Охрану, наблюдающую за каждым моим шагом, этих пятерых устрашающего вида мужчин, которые органично вписываются в мою повседневную жизнь, почему-то легче игнорировать. В редких случаях я мельком замечаю знакомую машину или угрюмое выражение лица, а затем они исчезают. Эти люди столь же сдержанны, сколь и устрашающи.

— Пройдись еще кружочек, Иви, — кричит Анна.

Она стоит посреди арены и ободряюще улыбается мне.

Я снова сжимаю пятками живот Руфуса и стискиваю зубы, когда чувствую, как мои натруженные мышцы болят от бедра до лодыжки. Я и забыла, какой напряженной тренировкой может быть верховая езда. Единственное упражнение, которое я делала за последние несколько месяцев, было сексуального характера, и хотя Данте был неумолим в своем аппетите, занимая меня часами каждую ночь и несколько раз в течение дня, я все еще чувствую себя непригодной. Подстегивая Руфуса на второй круг по арене, я решаю, что завтра первым делом вернусь в спортзал

Он все еще жив?

Вчера вечером я наконец набралась смелости задать Мануэлю этот вопрос, но он только пожал плечами. Теперь в ожидании, без фиксированных временных рамок и без передышки, мы заперты в этой отвратительной игре. Все контакты были принудительно прерваны до тех пор, пока цель не будет уничтожена.

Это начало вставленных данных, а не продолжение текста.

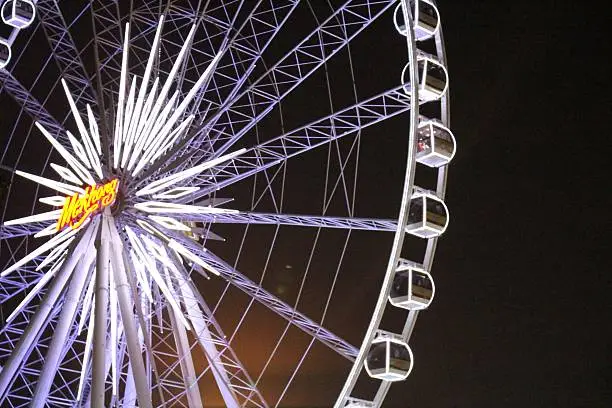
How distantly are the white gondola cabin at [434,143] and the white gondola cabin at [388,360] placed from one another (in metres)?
2.95

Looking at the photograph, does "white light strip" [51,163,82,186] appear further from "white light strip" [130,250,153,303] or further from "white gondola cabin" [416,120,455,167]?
"white gondola cabin" [416,120,455,167]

Как раз в этот момент на парковке рядом с ареной слышится скрежет шин. Руфус с ворчанием вскидывает голову и пускается в галоп. Мое тело быстро приспосабливается к этому новому ритму, когда я ослабляю поводья. Холодный воздух обжигает мою кожу и откидывает челку назад, и я чувствую, как моя улыбка растягивается от уха до уха.

Вернувшись в конюшню, я начинаю снимать с Руфуса амуницию, и Мануэль помогает мне. Когда он наклоняется, чтобы дотянуться до живота пони, я мельком замечаю пистолет, спрятанный под его серой рубашкой. Я провожу пальцами по гриве Руфуса и рассеянно похлопываю его по плечу.